EXERCISE MATERIAL.

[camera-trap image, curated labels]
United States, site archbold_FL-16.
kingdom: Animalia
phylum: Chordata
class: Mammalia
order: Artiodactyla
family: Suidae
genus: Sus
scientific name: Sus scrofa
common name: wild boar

WHAT TO PRODUCE. Transcribe the records exactly as given.

SOLUTION TO THIS TASK.
[camera-trap image, curated labels]
United States, site archbold_FL-16.
kingdom: Animalia
phylum: Chordata
class: Mammalia
order: Artiodactyla
family: Suidae
genus: Sus
scientific name: Sus scrofa
common name: wild boar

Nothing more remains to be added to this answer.